Our music

Bass violin Caudle

The Festival espouses the principles of historically-informed performance and the early music movement, believing that the music of the past is best served by seeking to recreate the sound world and performing styles that were current when it was composed.  This has involved not just the revival of instruments no longer in general use, such as the harpsichord, the viol and the lute, but also the use of earlier versions of modern instruments, such as the fortepiano, the natural horn and trumpet, and the Baroque and Classical versions of orchestral woodwind instruments and members of the violin family.  With the use of lower pitches than the modern A440, a lack of continuous vibrato, and gut strings at low tension on the stringed instruments, Baroque and Classical orchestras sound softer, reedier and more blended than their modern counterparts.
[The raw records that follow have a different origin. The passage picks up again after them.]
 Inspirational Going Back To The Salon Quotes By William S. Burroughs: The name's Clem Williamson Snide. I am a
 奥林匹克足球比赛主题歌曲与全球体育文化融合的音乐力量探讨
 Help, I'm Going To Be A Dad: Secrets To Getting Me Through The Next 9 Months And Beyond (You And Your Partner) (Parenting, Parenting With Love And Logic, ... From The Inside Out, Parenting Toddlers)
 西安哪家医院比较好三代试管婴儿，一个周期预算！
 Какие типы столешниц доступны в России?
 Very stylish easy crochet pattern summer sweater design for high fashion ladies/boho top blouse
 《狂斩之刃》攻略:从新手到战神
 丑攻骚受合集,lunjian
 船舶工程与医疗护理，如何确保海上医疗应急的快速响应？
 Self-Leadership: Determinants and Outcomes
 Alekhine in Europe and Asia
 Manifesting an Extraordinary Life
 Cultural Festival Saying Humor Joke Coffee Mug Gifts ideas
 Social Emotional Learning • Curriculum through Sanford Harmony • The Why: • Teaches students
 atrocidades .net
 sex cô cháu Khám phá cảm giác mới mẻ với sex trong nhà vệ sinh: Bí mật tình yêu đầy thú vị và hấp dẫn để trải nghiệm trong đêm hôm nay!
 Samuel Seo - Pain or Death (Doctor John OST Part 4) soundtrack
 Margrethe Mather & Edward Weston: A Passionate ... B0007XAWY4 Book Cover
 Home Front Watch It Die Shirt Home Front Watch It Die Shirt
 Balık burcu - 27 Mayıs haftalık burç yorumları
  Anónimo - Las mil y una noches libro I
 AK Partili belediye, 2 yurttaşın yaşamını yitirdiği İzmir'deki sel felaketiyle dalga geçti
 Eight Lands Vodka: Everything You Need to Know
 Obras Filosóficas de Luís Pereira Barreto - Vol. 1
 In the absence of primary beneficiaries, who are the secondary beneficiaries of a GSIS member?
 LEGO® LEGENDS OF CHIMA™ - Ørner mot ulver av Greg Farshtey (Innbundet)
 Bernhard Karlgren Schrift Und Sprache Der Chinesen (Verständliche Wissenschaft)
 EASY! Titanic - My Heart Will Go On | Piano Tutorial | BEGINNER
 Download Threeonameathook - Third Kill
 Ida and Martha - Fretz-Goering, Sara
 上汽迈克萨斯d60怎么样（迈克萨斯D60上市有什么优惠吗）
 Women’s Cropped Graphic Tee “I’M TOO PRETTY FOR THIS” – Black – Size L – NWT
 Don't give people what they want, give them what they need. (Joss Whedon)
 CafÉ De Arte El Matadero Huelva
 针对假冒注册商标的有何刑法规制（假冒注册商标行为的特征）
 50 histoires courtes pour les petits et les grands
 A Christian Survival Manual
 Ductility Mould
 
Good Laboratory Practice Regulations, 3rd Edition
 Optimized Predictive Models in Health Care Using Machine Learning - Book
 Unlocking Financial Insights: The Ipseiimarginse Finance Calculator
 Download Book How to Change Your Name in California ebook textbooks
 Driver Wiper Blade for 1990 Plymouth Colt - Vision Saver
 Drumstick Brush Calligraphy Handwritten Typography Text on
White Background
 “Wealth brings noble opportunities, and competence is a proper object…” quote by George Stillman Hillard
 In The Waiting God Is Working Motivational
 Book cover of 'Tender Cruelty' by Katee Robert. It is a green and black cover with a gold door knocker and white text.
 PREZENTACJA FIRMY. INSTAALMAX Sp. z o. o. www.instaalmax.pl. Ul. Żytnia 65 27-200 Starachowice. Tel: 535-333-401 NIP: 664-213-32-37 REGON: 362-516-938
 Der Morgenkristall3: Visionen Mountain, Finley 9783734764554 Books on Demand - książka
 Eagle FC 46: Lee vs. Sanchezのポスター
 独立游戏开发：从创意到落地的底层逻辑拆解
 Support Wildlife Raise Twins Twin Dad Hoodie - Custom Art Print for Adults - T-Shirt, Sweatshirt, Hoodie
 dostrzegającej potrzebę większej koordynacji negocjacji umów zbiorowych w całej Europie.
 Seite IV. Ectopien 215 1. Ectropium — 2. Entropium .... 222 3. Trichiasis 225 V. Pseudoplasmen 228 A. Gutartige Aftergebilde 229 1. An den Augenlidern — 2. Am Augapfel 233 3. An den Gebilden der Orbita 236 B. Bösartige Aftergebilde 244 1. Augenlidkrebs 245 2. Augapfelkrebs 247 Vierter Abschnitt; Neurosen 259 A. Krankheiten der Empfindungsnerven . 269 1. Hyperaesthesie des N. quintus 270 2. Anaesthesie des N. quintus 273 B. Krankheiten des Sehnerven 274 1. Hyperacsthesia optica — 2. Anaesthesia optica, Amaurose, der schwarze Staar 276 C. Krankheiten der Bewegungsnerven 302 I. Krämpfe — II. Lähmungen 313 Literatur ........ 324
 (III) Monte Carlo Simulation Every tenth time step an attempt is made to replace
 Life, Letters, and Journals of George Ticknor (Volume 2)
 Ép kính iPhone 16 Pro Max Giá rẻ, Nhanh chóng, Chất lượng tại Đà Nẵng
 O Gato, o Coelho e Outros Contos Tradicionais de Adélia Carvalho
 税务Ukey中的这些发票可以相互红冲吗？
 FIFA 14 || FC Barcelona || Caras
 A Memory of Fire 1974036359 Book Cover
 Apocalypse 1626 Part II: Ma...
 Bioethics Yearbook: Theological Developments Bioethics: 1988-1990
Historically-informed performance also involves rethinking such things as tempo, temperament (the equal temperament used on modern pianos was only established in the early twentieth century), the shaping of musical phrases, and the interpretation of expression marks and ornaments.  When allied to the use of editions that accurately reflect the composers’ intentions, the revelatory effect of a good historically informed performance of familiar masterpieces such as J.S. Bach’s B minor Mass, Handel’s Messiah or Haydn’s Creation can be likened to seeing a newly-cleaned old master for the first time.